--- Start of SUPPLIED MATERIAL ---
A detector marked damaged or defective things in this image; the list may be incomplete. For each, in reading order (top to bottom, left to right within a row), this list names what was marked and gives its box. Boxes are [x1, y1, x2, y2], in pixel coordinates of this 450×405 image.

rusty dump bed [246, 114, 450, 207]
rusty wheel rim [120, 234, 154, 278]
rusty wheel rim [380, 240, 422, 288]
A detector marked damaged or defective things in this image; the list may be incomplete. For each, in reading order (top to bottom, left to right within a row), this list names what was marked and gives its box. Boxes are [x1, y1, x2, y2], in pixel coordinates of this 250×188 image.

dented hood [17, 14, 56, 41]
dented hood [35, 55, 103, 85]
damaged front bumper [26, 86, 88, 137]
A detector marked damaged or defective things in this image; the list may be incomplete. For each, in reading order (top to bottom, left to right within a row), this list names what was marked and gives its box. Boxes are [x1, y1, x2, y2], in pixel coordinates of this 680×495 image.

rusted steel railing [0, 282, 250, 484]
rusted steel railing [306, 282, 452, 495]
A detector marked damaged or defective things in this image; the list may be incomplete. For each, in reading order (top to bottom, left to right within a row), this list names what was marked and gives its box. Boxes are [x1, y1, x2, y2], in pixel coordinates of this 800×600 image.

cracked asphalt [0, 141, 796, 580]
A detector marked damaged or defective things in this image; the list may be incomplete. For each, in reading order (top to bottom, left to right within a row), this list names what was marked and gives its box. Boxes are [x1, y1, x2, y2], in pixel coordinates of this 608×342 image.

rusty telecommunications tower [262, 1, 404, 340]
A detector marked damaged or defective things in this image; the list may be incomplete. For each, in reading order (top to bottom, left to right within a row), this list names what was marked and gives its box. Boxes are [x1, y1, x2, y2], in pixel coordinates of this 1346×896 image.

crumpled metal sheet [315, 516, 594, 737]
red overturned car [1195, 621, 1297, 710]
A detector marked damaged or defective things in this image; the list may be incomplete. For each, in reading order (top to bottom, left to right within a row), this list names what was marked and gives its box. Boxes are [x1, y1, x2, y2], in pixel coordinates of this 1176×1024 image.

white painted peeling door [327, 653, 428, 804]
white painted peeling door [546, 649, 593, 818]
--- End of SUPPLIED MATERIAL ---
--- Start of SUPPLIED MATERIAL ---
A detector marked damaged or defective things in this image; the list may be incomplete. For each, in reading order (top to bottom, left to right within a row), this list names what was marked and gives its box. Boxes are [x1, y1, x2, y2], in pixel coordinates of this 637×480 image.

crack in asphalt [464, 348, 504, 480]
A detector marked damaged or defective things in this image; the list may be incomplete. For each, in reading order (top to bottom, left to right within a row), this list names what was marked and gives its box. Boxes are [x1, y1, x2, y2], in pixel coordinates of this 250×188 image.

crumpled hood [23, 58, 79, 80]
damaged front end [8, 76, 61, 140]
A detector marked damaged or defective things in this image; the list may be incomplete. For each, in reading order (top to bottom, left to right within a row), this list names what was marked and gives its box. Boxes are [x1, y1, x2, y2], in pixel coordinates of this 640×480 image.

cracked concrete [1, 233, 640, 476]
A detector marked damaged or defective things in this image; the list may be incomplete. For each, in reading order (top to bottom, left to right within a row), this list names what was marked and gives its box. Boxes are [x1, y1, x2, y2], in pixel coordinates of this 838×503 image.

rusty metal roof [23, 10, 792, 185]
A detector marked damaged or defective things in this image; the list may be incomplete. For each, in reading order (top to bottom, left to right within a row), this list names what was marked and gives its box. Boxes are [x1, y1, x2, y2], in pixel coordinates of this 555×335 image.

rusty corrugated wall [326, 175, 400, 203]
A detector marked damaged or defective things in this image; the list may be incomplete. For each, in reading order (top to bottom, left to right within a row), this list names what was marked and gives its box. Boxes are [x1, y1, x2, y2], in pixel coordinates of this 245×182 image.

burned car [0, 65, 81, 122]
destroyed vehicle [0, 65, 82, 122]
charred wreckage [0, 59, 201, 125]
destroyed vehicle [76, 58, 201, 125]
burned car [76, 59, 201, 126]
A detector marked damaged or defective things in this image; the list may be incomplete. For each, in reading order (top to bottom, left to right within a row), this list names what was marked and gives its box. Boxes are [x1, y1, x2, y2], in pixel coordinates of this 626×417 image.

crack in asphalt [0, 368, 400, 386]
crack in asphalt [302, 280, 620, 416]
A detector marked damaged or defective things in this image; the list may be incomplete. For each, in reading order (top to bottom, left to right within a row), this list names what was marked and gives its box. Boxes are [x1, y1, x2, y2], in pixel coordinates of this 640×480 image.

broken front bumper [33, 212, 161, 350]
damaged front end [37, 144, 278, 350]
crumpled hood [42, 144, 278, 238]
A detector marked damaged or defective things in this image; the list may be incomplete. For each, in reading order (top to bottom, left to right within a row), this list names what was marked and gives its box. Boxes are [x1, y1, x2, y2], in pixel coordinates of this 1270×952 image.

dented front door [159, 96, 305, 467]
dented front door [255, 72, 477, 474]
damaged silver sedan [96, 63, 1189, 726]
--- End of SUPPLIED MATERIAL ---
**TASK TO COMPLETE:**
Copy the data starting with the line containing "this 450×405 image." and going on through the line containing "red overturned car [1195, 621, 1297, 710]", swapping "incomplete" for "partial" and leaving everything else as it is.

**SOLUTION TO THIS TASK:**
A detector marked damaged or defective things in this image; the list may be partial. For each, in reading order (top to bottom, left to right within a row), this list names what was marked and gives its box. Boxes are [x1, y1, x2, y2], in pixel coordinates of this 450×405 image.

rusty dump bed [246, 114, 450, 207]
rusty wheel rim [120, 234, 154, 278]
rusty wheel rim [380, 240, 422, 288]
A detector marked damaged or defective things in this image; the list may be partial. For each, in reading order (top to bottom, left to right within a row), this list names what was marked and gives its box. Boxes are [x1, y1, x2, y2], in pixel coordinates of this 250×188 image.

dented hood [17, 14, 56, 41]
dented hood [35, 55, 103, 85]
damaged front bumper [26, 86, 88, 137]
A detector marked damaged or defective things in this image; the list may be partial. For each, in reading order (top to bottom, left to right within a row), this list names what was marked and gives its box. Boxes are [x1, y1, x2, y2], in pixel coordinates of this 680×495 image.

rusted steel railing [0, 282, 250, 484]
rusted steel railing [306, 282, 452, 495]
A detector marked damaged or defective things in this image; the list may be partial. For each, in reading order (top to bottom, left to right within a row), this list names what was marked and gives its box. Boxes are [x1, y1, x2, y2], in pixel coordinates of this 800×600 image.

cracked asphalt [0, 141, 796, 580]
A detector marked damaged or defective things in this image; the list may be partial. For each, in reading order (top to bottom, left to right within a row), this list names what was marked and gives its box. Boxes are [x1, y1, x2, y2], in pixel coordinates of this 608×342 image.

rusty telecommunications tower [262, 1, 404, 340]
A detector marked damaged or defective things in this image; the list may be partial. For each, in reading order (top to bottom, left to right within a row), this list names what was marked and gives its box. Boxes are [x1, y1, x2, y2], in pixel coordinates of this 1346×896 image.

crumpled metal sheet [315, 516, 594, 737]
red overturned car [1195, 621, 1297, 710]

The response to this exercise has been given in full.